I also had time to heat the butter I'd prepared earlier (beurre monte, butter melted by whisking it into a couple tablespoons of water so that it stays creamy and homogenized) to about 150 degress. I dropped the lobster tails into the butter and let them finish while we et our belly.
To finish the lobster, I poured the cold corn juice over the minced cooked bacon, brought it up to heat till it thickened, adding some butter
and lemon juice, salt and pepper, rewarmed the limas (cooked, shocked and peeled that afternoon)
in a little butter in the microwave, just enough to warm them. And it's done. So easy if you do everything a head.
I don't think I've written about butter poached lobster tail but it's easy and delicious.
How to butterpoach lobster tail:
Bring a big vat of water to a boil. Have a big pot with equal amounts of ice and water nearby. Boil the lobsters for three minutes. (I don't like to put live lobsters into boiling water so I put a knife straight down through their head—I don't like doing that either, but it's better for the lobster. It shouldn't be easy to put a knife through a lobster's head).
When the lobsters have boiled for three minutes, remove them from the water, twist off their arms. Plunge the lobsters into the ice water. Return the arms and claws to the boiling water for another few minutes. Then put these in the ice bath as well.
When the lobsters are completely chilled, twist off the tails from the bodies (you can do this before or after you shock them). Using kitchen shears or scissors, snip through the underside covering of the tail, peel the shell back and remove the entire tail. Trim away any strands, remove any roe you might find. (Reserve shells, legs and roe if you wish; if making lobster stock, cut away the feathery fleshy lungs above the legs.)
Cut through the legs and claws to remove the knuckle and claw meat. Place all the lobster on a paper-towel-lined plate, cover and refrigerate. (I saved four claws and all the knuckle meat to make a lobster salad for me and Donna the next day. Donna took a shot of the lobster just out of its shell—it looks cooked but it's raw in the middle. She posted on her blog.)
To prepare the butter, put an ounce of water in a sauce pan. Cut a pound of butter into big chunks. Put the pot over medium heat. When the water is hot, add a chunk of butter and begin whisking the water and shaking the pan. The butter will emulsify into the water. Keep adding chunks and whisking continuously until all the butter is melted.

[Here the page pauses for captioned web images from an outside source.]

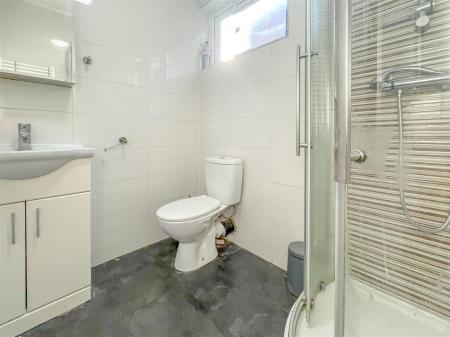 3 bedroom Terraced House for sale in Chaucer Street, Stoneygate, Leicester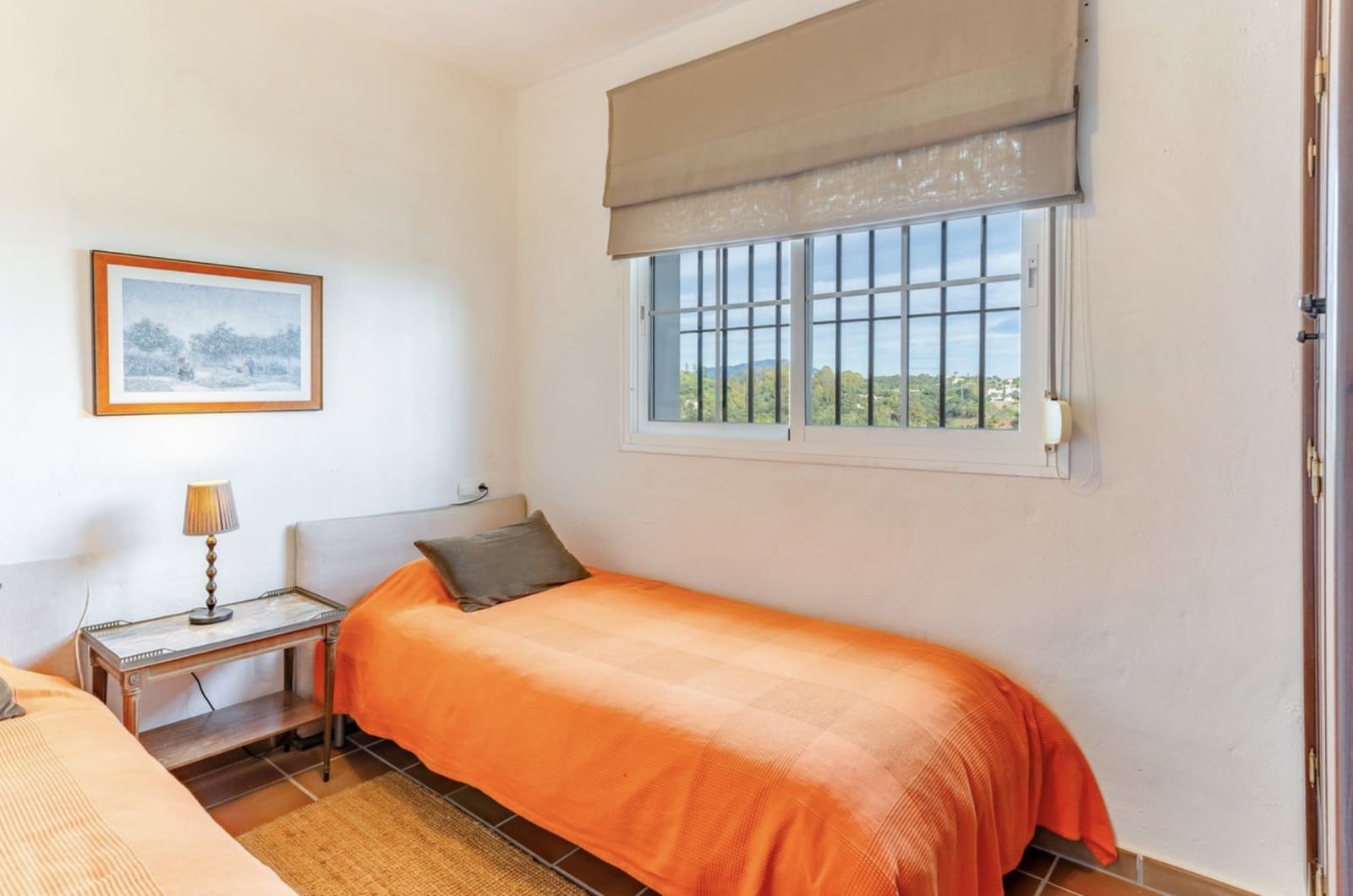 4 sovrum Villa till salu i Estepona med pool garage - 1 300 000 € (Ref: 9599241)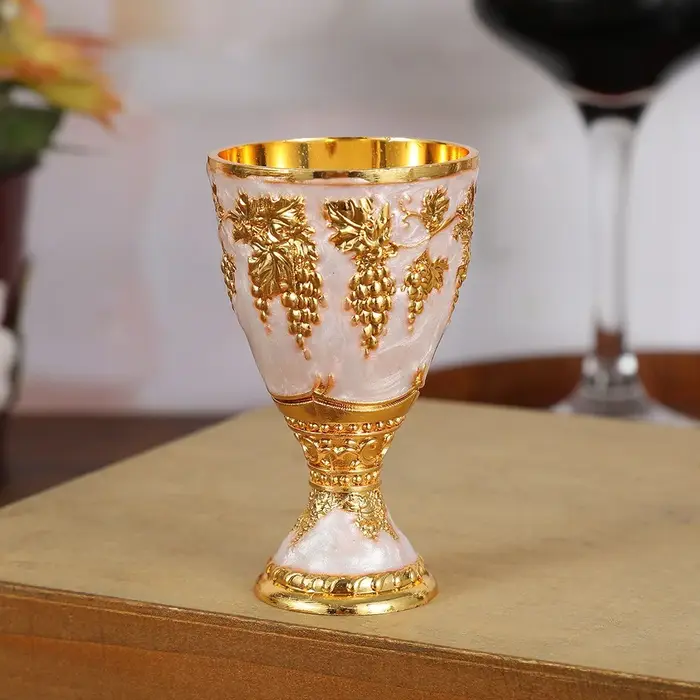 Nouvelles coupelles à vin et spiritueux de style européen, rétro, en alliage, pour vodka, verrerie d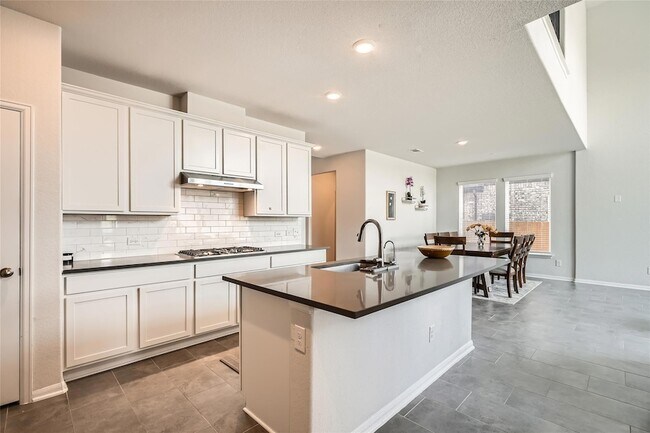 Building Photo - 658 Cherrystone Loop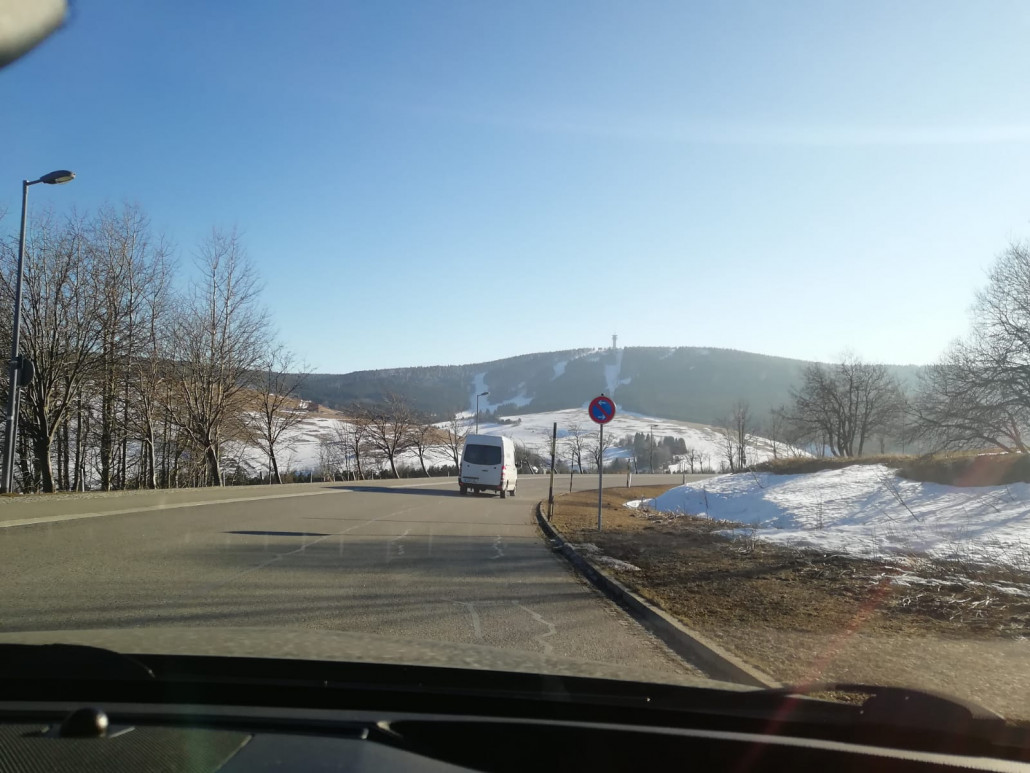 Direkt hinter dem Baum sind die beiden Schneisen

Remove from the heat, cover and keep in a warm spot till ready to use.
To cook the lobster, heat the butter (I like it to be 150 degrees, which I check with a thermometer, but if you don't have one, use your finger—the butter should be hot but not boiling or it will break and overcook the lobster). Drop your lobster and let it sit in the butter for about ten minutes. If the butter is between 140 and 150 you can leave it in there for a 20 minutes or longer (it will stay warm but won't over cook).
Finish your sauce with a little of the poaching butter, or, to make it easy, simply use the poaching butter as your sauce and serve with lemon wedges.
There truly is no better lobster than lobster poached in butter.